Texte:
In [1]:
import numpy as np
import pandas as pd

# Implémentation de l'algorithme k-modes

### Simulation de données

Il doit exister deux groupes : 
 * Les individus vivant à Marseille qui aiment le foot
 * Les individus vivant à New York qui aiment le basket
 * Le salaire, l'expérience sont uniformément distribués

In [17]:
# Parametres de la simulation
#
salaires_choices = np.array(["riche","moyen","pauvre"])
experience_choices = np.array(["expert","moyen","nul"])
hobby_choices = np.array(["foot","basket","tennis"])
location_choices = np.array(["Marseille","New York","Mexico"])
#
p_location = np.array([0.4,0.4,0.2])
p_marseille_hobby = np.array([0.8,0.1,0.1])
p_newyork_hobby = np.array([0.1,0.8,0.1])
p_experience = np.array([0.1,0.3,0.6])
p_salaire = np.array([0.1,0.3,0.6])

In [18]:
# Construction du dataframe I
data_ville = np.random.choice(location_choices,size = 100, p = p_location)
data_experience = np.random.choice(experience_choices,size = 100, p = p_experience)
data_salaire = np.random.choice(salaires_choices,size = 100, p = p_salaire)
dic = {"ville" : data_ville,"experience" : data_experience,"salaire" : data_salaire}
ville_pop = pd.Series(data_ville).value_counts()
df = pd.DataFrame.from_dict(data = dic, orient = "columns").sort_values(["ville"])
df.head()

In [19]:
# Construction du dataframe II
hobby_marseille = np.random.choice(hobby_choices,
                                   size = ville_pop["Marseille"],
                                   p = p_marseille_hobby)
hobby_mexico = np.random.choice(hobby_choices,size = ville_pop["Mexico"])
hobby_newyork = np.random.choice(hobby_choices,
                                   size = ville_pop["New York"],
                                   p = p_newyork_hobby)
df["hobby"] = np.hstack((hobby_marseille,hobby_mexico,hobby_newyork))
df = pd.get_dummies(df)
df.head()

### Les fonctions de l'implémenation k-modes quick and dirty

In [68]:
def pickup_centroids(df,k):
    centroids_idx = np.random.choice(a = df.index.values, replace = False, size = k)
    centroid_a = df.loc[centroids_idx[0]].values
    centroid_b = df.loc[centroids_idx[1]].values
    return(centroid_a,centroid_b)

In [69]:
def distance_mismatch(a,b):
    return (a != b).sum()

In [79]:
def compute_distances_to_centroids(centroid_a,centroid_b,df):
    
    dic_distances = {}
    for idx,row in df.iterrows():
        candidat = row.values
        distance_to_a = distance_mismatch(candidat,centroid_a)
        distance_to_b = distance_mismatch(candidat,centroid_b)
        affectation = np.argmin([distance_to_a,distance_to_b])

Relevés de questions de raisonnement spatial
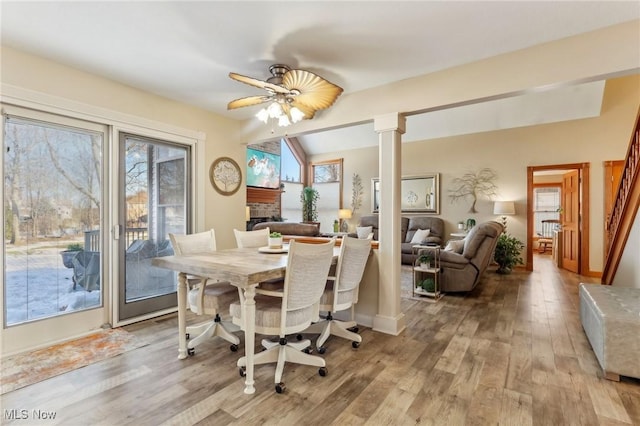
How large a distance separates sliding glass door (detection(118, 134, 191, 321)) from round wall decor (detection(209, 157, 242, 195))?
35cm

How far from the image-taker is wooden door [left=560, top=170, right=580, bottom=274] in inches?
223

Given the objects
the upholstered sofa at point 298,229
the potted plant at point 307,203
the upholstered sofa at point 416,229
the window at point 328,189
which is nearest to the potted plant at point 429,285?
the upholstered sofa at point 298,229

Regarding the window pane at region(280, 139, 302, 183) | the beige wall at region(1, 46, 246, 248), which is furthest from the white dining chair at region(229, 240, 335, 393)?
the window pane at region(280, 139, 302, 183)

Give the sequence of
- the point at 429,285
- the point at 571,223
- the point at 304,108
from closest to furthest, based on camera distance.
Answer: the point at 304,108, the point at 429,285, the point at 571,223

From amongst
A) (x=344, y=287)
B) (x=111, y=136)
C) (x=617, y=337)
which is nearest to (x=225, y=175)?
(x=111, y=136)

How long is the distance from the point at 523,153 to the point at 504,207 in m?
1.18

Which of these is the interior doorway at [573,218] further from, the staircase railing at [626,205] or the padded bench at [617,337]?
the padded bench at [617,337]

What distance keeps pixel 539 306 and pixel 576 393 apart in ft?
6.91

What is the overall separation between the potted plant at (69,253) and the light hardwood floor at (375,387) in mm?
865

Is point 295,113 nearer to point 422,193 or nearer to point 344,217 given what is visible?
point 422,193

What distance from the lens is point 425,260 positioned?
14.2 ft

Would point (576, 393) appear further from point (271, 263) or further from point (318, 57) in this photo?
point (318, 57)

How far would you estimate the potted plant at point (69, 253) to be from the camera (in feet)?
9.36

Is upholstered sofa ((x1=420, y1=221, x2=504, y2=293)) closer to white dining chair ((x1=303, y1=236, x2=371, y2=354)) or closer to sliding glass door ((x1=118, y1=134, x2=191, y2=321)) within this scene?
white dining chair ((x1=303, y1=236, x2=371, y2=354))
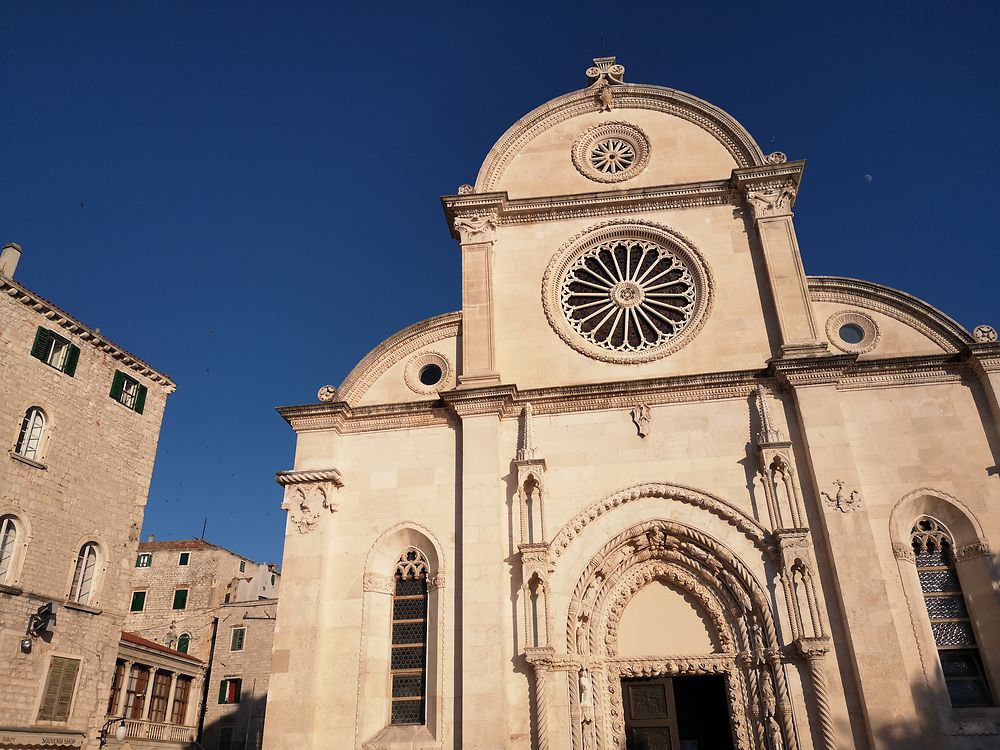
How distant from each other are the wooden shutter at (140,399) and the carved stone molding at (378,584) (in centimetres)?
1044

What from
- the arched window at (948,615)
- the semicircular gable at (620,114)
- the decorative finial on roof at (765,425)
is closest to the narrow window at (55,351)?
the semicircular gable at (620,114)

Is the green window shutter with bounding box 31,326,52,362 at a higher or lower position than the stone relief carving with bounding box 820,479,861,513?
higher

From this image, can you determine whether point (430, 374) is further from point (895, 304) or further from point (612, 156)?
point (895, 304)

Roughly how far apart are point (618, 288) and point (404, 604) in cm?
787

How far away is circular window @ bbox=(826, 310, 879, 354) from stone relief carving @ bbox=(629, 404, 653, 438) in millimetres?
4054

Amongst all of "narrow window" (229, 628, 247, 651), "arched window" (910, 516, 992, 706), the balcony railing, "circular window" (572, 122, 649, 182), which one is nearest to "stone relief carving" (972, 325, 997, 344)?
"arched window" (910, 516, 992, 706)

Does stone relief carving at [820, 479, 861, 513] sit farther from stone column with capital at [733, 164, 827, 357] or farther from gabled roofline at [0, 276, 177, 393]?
gabled roofline at [0, 276, 177, 393]

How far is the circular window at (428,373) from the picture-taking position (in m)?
16.5

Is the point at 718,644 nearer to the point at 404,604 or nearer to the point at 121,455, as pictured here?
the point at 404,604

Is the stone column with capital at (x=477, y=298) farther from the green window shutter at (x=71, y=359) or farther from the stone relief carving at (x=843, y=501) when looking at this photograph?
the green window shutter at (x=71, y=359)

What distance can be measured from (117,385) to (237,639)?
16930mm

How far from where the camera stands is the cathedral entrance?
44.2 feet

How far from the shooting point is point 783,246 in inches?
642

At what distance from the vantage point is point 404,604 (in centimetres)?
1476
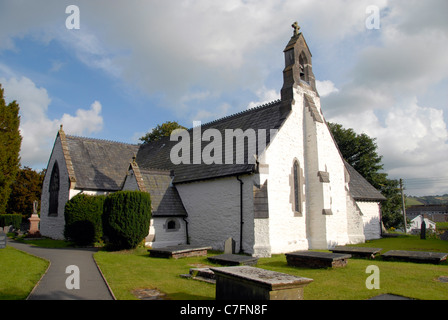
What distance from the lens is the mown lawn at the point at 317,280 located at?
773 cm

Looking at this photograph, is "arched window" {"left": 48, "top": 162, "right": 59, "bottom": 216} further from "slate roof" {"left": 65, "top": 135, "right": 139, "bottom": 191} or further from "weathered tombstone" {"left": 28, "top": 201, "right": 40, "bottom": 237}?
"slate roof" {"left": 65, "top": 135, "right": 139, "bottom": 191}

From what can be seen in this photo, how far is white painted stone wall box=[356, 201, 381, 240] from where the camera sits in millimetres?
25312

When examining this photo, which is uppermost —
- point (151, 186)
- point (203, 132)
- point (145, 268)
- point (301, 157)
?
point (203, 132)

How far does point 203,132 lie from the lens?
2388 cm

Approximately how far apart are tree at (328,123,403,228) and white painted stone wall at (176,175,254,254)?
26.5m

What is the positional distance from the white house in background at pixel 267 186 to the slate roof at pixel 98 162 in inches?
6.7

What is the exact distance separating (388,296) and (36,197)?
45.9 meters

Consignes:
1 – Recopiez le passage du texte sur l'algorithme k-modes compris entre "Il doit exister" et "p_location = np.array([0.4,0.4,0.2])" inclus, en substituant "Lyon" à "Marseille".
2 – Rédigez la suite du texte sur l'algorithme k-modes.

Corrigés:
1 –
Il doit exister deux groupes : 
 * Les individus vivant à Lyon qui aiment le foot
 * Les individus vivant à New York qui aiment le basket
 * Le salaire, l'expérience sont uniformément distribués

In [17]:
# Parametres de la simulation
#
salaires_choices = np.array(["riche","moyen","pauvre"])
experience_choices = np.array(["expert","moyen","nul"])
hobby_choices = np.array(["foot","basket","tennis"])
location_choices = np.array(["Lyon","New York","Mexico"])
#
p_location = np.array([0.4,0.4,0.2])

2 –
        dic_distances[idx] = {"distance_to_a" : distance_to_a,
                              "distance_to_b" : distance_to_b,
                              "affectation" : affectation}
        
    return dic_distances

In [90]:
def extract_assigned_data(dic_distances,df):
    alist = []
    blist = []
    for k,v in dic_distances.items():
        if v["affectation"] == 0:
            alist.append(df.loc[k].values)
        else:
            blist.append(df.loc[k].values)
    return np.vstack(alist),np.vstack(blist)

In [108]:
def compute_mode(array):
    return ((np.sum(array,axis = 0) - array.shape[0]/2) > 0).astype(int)

In [None]:
def performance(dic_distances):
    for k,v in dic_distances.items():
        if v["affectation"] == 0:
            distances_list.append(v[distance_to_a])
        else:
            distances_list.append(v[distance_to_b])
    return (np.array(distances_list)).sum()

In [184]:
def kmodes(df,k=2,threshold=1,iterations=10, verbose = True, n_clusterings = 5):
    
    # Initi centroids
    centroid_a,centroid_b = pickup_centroids(df,k)
    
    for i in range(iterations):
        if verbose:
            print("iteration : ",i)
            print(df.columns.values[centroid_a.astype(bool)])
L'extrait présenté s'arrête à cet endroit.